» **SET OF TASKS**:
• A. In the Guincho-Oitavos dune trail description, during which months is Cabo Raso best for watching seabirds?
• B. Continue the Guincho-Oitavos dune trail description from its last line.

Also located within the Sintra-Cascais Natural Park, this trail takes you through the Guincho-Oitavos dune system. Don’t worry – these dunes are far more elegant than the ones you're thinking of from that movie – and, unfortunately, there’s no Timothée Chalamet in sight. However, this coastline has witnessed some epic historical moments. Where Quinta da Marinha now stands, the forces that led to the Portuguese occupation in the 16th century first landed. After the restoration of independence in the 17th century, a vast defensive line along the Tagus River was built, featuring maritime fortifications that, by crossing fire, defended key landing sites from enemies. The Guincho Battery, Crismina (in ruins), Ponta Alta (near the Guincho hotel), and Galé (Muchaxo inn) were part of the coastal defense near Guincho Beach.

As you follow the path from Areia, passing through Oitavos and Quinta da Marinha, all the way to Guincho Beach, you’ll discover plenty of wildlife and flora. Cabo Raso, for example, is one of the best spots for observing seabirds, especially during migration season (March, April, September, and October). The crested cormorant nests on the cliffs, while the white-faced cormorant, common scoter, and shearwater gannet group together in large flocks to begin their migration in the spring. Don’t forget your binoculars!

START/FINISH: Areia

DISTANCE: 15 km (circular)

» **DATASET EXTRACT**:

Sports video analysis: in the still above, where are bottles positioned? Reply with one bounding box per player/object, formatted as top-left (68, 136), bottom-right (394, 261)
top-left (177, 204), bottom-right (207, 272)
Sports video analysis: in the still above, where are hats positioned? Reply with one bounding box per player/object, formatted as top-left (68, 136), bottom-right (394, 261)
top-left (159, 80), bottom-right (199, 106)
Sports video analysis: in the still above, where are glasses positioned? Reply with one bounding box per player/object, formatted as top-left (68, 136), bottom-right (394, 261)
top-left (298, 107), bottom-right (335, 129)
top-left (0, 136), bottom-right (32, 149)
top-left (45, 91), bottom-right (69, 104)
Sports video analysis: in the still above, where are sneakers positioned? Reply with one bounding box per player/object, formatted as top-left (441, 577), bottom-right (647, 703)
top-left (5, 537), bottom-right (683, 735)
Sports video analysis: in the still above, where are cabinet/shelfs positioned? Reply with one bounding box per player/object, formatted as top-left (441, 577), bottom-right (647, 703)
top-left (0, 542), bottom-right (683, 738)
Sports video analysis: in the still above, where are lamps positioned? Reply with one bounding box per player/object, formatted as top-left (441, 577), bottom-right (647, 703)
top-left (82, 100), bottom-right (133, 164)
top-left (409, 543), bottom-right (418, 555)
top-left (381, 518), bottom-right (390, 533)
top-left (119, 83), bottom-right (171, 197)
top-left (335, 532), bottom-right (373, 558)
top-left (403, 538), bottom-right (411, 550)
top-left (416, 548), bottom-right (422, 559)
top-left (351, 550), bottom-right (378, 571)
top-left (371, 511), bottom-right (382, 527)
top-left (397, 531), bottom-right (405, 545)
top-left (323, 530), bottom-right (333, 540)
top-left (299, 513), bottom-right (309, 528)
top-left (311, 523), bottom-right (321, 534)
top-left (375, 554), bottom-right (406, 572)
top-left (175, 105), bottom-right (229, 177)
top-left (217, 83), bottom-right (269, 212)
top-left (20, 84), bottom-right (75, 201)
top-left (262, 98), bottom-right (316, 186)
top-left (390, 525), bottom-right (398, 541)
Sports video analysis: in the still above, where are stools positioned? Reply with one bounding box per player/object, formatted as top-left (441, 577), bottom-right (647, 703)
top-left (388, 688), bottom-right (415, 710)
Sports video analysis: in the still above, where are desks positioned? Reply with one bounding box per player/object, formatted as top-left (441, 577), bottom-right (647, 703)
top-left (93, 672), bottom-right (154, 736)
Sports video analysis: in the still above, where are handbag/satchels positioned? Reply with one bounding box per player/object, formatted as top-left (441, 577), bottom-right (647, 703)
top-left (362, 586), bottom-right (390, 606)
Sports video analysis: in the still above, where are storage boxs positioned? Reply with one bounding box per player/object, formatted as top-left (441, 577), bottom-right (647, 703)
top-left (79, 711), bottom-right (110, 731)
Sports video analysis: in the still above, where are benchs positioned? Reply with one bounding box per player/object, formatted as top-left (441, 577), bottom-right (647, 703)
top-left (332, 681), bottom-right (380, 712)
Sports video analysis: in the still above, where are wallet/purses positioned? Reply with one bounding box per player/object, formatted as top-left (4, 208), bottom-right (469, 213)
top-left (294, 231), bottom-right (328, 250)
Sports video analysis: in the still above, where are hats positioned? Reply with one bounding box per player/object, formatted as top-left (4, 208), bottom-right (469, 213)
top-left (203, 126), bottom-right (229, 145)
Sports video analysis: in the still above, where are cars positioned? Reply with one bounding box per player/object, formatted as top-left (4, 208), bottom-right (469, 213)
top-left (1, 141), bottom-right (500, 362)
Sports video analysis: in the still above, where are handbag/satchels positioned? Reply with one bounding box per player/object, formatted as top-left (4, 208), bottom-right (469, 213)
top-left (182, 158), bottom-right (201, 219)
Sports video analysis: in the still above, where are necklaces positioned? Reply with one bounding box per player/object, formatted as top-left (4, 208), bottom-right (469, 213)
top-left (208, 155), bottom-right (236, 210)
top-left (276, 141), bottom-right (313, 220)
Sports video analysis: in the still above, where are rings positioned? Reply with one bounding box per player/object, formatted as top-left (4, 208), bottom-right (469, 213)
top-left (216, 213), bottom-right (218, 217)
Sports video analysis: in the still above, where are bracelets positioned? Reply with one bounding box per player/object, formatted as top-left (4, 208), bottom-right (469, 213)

» **FINAL RESULTS**:
• A. March, April, September, and October.

• B.
DURATION: 3.5 hours

DIFFICULTY: Easy

Quintas Route

Starting at Malveira da Serra, this trail follows the southern slope of the Serra de Sintra, an area within the National Network of Protected Areas. Perfect for Spring, when the vegetation is at its most beautiful, this 15 km walk will take you through a geological dream lasting three and a half hours, with limestone formations dating back to the Jurassic and Cretaceous periods. The starting point is an area that, due to the erosion of ancient sedimentary formations, sits within a ring of granite. Heading south from Malveira, you’ll encounter lapiez, special forms created by the erosion of limestone by water.

The geological richness of this route supports a wide variety of flora and fauna, though impacted by human activity since Roman times when the inhabitants of Olisipo (later known as – you guessed it! – Lisbon) chose this area for settlement. Many years later, Lisbon’s aristocracy and clergy were again drawn to this region, which became a refuge for them. Today, only remnants of this rural community remain. Quinta do Pisão, a must-stop on the trail, ensures the preservation of this natural, cultural, and historical heritage. It is open to visitors, and there are various activities for families throughout the year.

START/FINISH: Malveira da Serra, near the restaurant O Farol da Serra

DISTANCE: 15 km (circular)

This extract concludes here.